The couple, with their two-year-old son, scraped by on US $1 a day which Argehgne earned labouring in one of the many construction sites in the sprawling capital, Addis Ababa.

But since the virus has taken a hold, more often than not the 30-year-old is unable to work. It means they generally will beg for food or be helped out by Sister Tibebe.

"We do not have enough money for food to eat for a day, let alone to buy drugs," says Baynush. "Food is our priority, the drugs are not for people like us."


Their plight is a tragic reminder of the real killer in Ethiopia - poverty. The government is aware of the need to distribute drugs, but cannot afford it.

With its limited funds, the entire health budget is just US $120 million a year. Only those who can pay will get the chance to buy the drugs.

"We are trying to expand gradually for the paying patient," Mengisteab Waregay, the deputy head of the country's Drug Administration and Control Authority told PlusNews.

"The government cannot afford to make the drugs available for everybody particularly at a time when there are 14 million people starving. We are trying our best to make the drugs available for free for patients," he adds.

Although the cost of the drugs has dropped dramatically in recent years – in Ethiopia the monthly cost is around US $40 per person - they are still out of the reach of most.

The government is looking at two ways of ensuring greater supply and reducing the cost – by financial support from the Global Fund and through generic drugs.
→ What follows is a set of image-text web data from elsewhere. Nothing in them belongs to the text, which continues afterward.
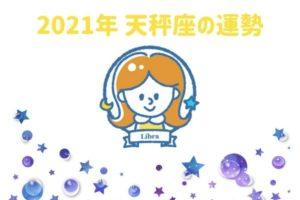 2021年天秤座(てんびん座)の運勢『愛と規律、創造の年』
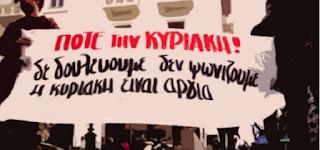 24ωρη ΠΑΝΕΛΛΑΔΙΚΗ ΑΠΕΡΓΙΑ ΣΤΟ ΕΜΠΟΡΙΟ 05112017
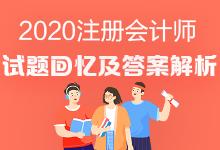 2020注会《会计》考试真题及参考答案第二场A卷(考生回忆版)
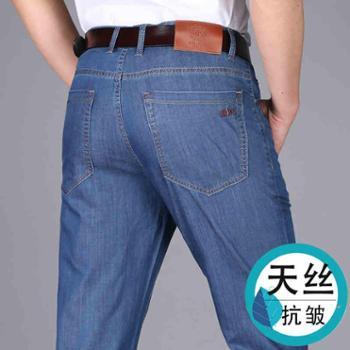 吉普战车天丝牛仔裤男士夏季超薄款冰丝中年高腰弹力宽松裤子男潮
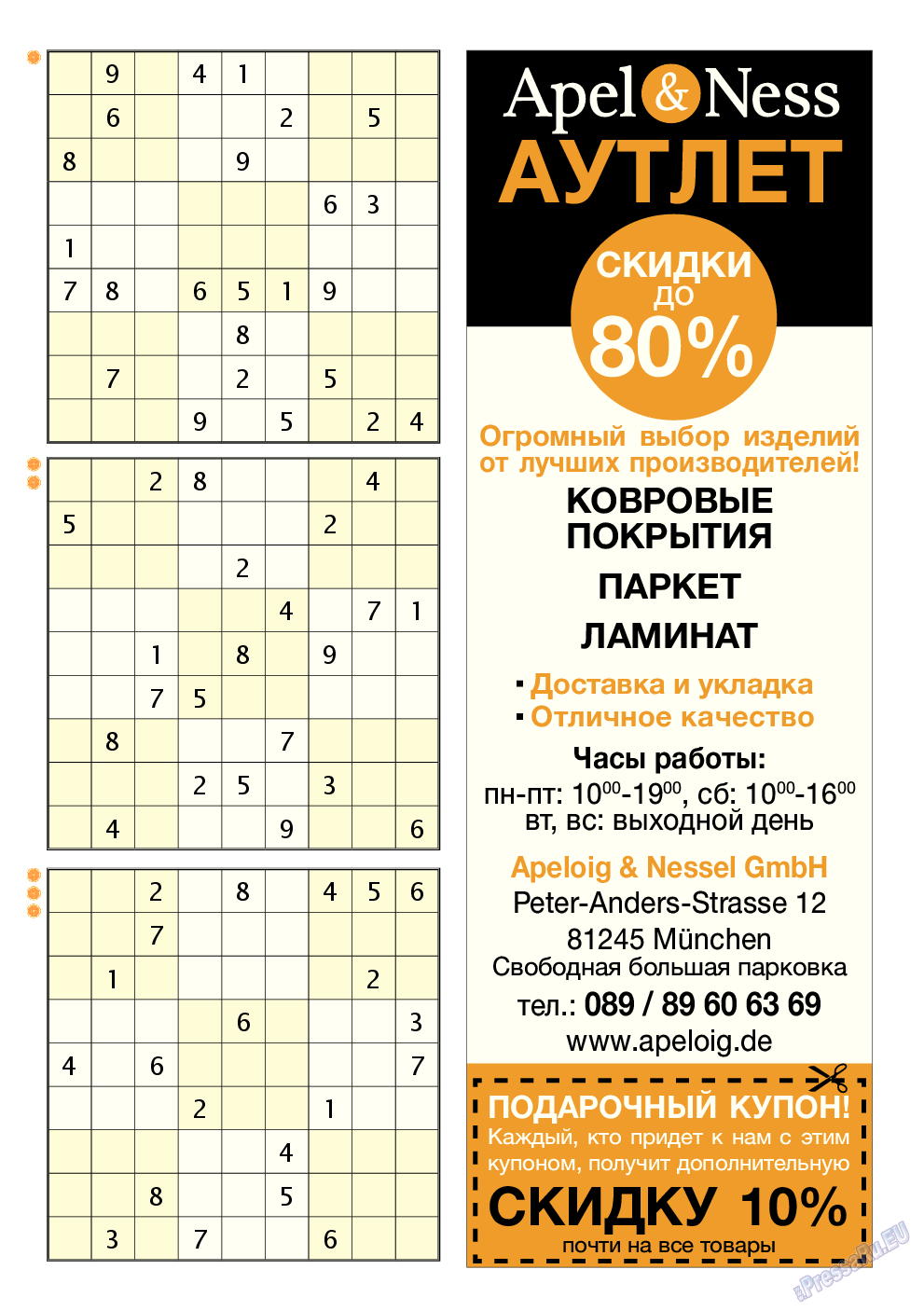 Апельсин (журнал). 2014 год, номер 59, стр. 53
Ethiopia is one of two countries on the continent – the other is South Africa – to receive technical support to start producing antiretroviral drugs.


The World Health Organisation (WHO) also adds that the country could soon move towards free distribution of antiretroviral drugs with support from the Global Fund.

Dr Endalamaw Aberra, WHO national programme officer for HIV/AIDS, says US $28 million has been earmarked for combating the virus for the first year.

Initially Ethiopia had not applied for funding from the fund for anti-retrovirals, believing they were simply too expensive.

"Initially the thinking was it was too expensive for the government to distribute it for free but now things are changing," Dr Endalamaw said. "Now the price has come down."

Dr Endalamaw says that current thinking in treatment is also directed towards improving access to drugs through better health centres and doctors who can administer them.

"Access and equity are always relative so the global thinking is that we have to improve access – perfect equity is not achievable," he stated.

He said only half the population have access to health facilities – a physical barrier to receiving treatment and one reason why the first round distribution was limited to just 2,000 people.

"It is a complicated equation but one we have to address," he adds.

Dr Endalamaw also acknowledges the current distribution round is just a drop in the ocean, but says that health practitioners will gain invaluable experience.

"The big question is how do we make sure that people take the drugs properly," he added. "Hopefully in a few months time we will start giving antiretrovirals for free."


The distribution also aims to stamp out a black market in the drugs. One senior health official told IRIN they are selling for around US $150 a month in Addis Ababa.

"We know there are people who get treatment in private clinics," the official said. "It is black market and one way of fighting that is making sure the drugs are available."

"The medical danger of course is that if the drugs are poor quality then you could bread resistance in the country which would be extremely alarming," the official added.

But while the government and international organisations look to finance antiretrovirals in Ethiopia, Sister Tibebe warns of the enormous cost of failing to provide them.

With the country already witnessing an explosion in AIDS orphans – there are some one million in the country at present - she predicts that number will sky rocket.

"The current approach is short-sighted," she says from her small office in the heart of the capital.

"If my patients die, who is going to look after their children, who will pay for that? Better that we pay now, rather than pick up a much larger bill in a few years' time."